(Requirement 1): Rewrite as a short bulleted list the paragraph of the excerpt on artistic activism that begins "– When artistic action is part of a form of enhancing," keeping its main facts.
(Requirement 2): Retype the excerpt on artistic activism, starting at "The range of" and ending at "art, hacktivism, etc.).".

The range of artistic practices mobilized by activism is thus very broad. It ranges from so-called traditional techniques (painting, drawing, sculpture, theatre, etc.), through ephemeral practices, in situation, inscribed in a particular time and place (public space,
urban space, warehouse, etc.). ) to the development of interventions on the web of the net (net art, hacktivism, etc.).
Two radically different positions can be delineated, within all these practices:
– When artistic action is part of a form of enhancing the functionality of the message and political action, in order to make the latter more “attractive”. In this case, the activist artist must be sympathetic (or at least in agreement) with the object of the political discourse. If this type of intervention allows the artist to cherish the hope of obtaining some social and political changes, it contains the risk of ideological subjugation, drifting into the art of propaganda and the reduction of aesthetic innovation.
– When artistic action participates in the diversion and dysfunction of political action and its discourse, in the cancellation of their practical and efficient dimension. This last position seems to have been adopted by a large number of activist artists in order to call out the dangers, the excesses, the flaws, the hypocrisies of this or that political action or this or that ideological principle. It ensures a greater autonomy of artistic action and seems to avoid any subjection to one political discourse. On the other hand, it relegates to the background the impact of artistic action in the social and
political domain (in a sort of objectification of a political and social status quo).

These two contradictory traditions nourish, by mingling with each  other, what we call contemporary artistic activism. An analysis of its productions sometimes reveals more or less ambiguous aims.

(The data):
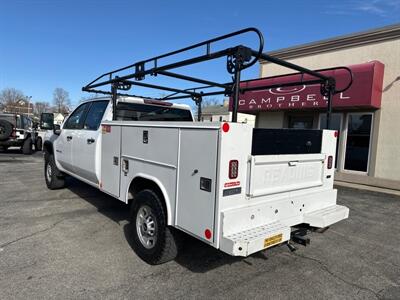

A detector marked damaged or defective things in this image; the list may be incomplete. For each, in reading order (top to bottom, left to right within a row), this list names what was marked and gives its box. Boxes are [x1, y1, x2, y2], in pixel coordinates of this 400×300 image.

pavement crack [0, 218, 64, 248]
pavement crack [288, 252, 382, 298]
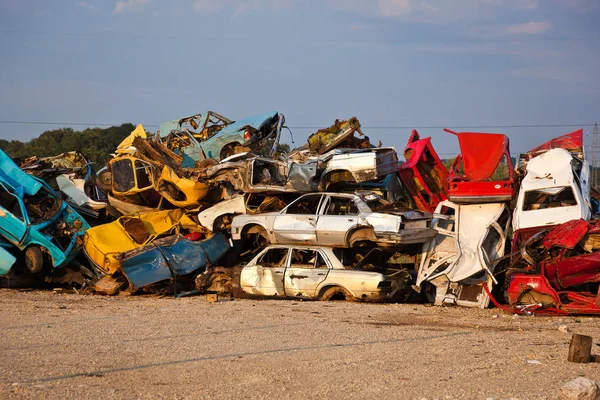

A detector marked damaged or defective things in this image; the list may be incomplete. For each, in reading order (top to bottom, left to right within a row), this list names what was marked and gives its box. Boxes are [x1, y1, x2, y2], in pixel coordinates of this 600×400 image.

crushed car [157, 109, 284, 166]
crushed car [398, 130, 450, 212]
crushed car [446, 128, 516, 203]
crushed car [0, 148, 91, 276]
crushed car [238, 245, 412, 302]
crushed car [232, 192, 434, 248]
crushed car [418, 200, 510, 310]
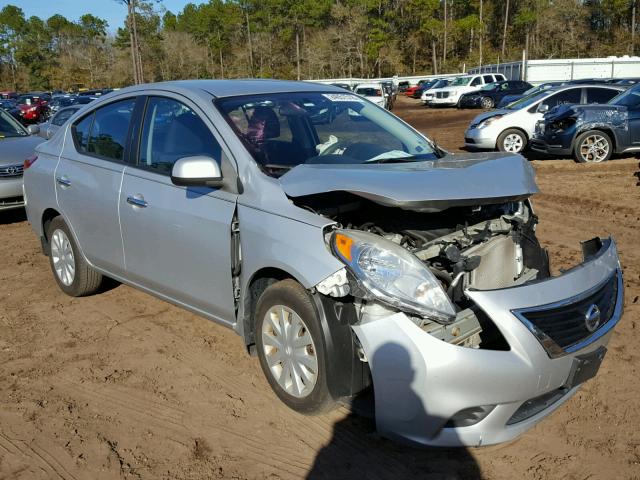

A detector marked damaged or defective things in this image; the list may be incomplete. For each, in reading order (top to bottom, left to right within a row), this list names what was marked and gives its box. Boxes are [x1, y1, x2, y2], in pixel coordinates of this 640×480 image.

damaged silver sedan [25, 80, 624, 448]
crumpled front hood [282, 152, 536, 212]
damaged hood edge [282, 152, 536, 212]
broken front bumper [352, 238, 624, 448]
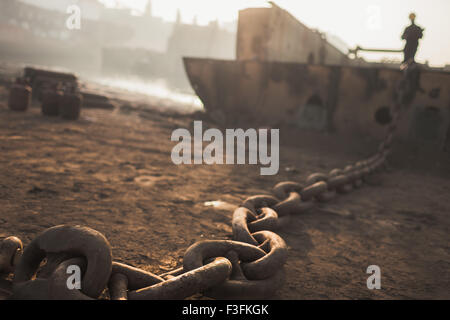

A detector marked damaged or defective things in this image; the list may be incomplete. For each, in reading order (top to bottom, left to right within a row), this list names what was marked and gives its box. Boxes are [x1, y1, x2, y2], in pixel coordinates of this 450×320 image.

rusty chain link [0, 62, 420, 300]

(Exercise solution 1):
- Artistic action serves to make the political message and action more "attractive."
- The activist artist must be sympathetic to, or at least agree with, the object of the political discourse.
- The artist can hope to bring about some social and political change.
- The risks are ideological subjugation, a drift into propaganda art, and reduced aesthetic innovation.

(Exercise solution 2):
The range of artistic practices mobilized by activism is thus very broad. It ranges from so-called traditional techniques (painting, drawing, sculpture, theatre, etc.), through ephemeral practices, in situation, inscribed in a particular time and place (public space,
urban space, warehouse, etc.). ) to the development of interventions on the web of the net (net art, hacktivism, etc.).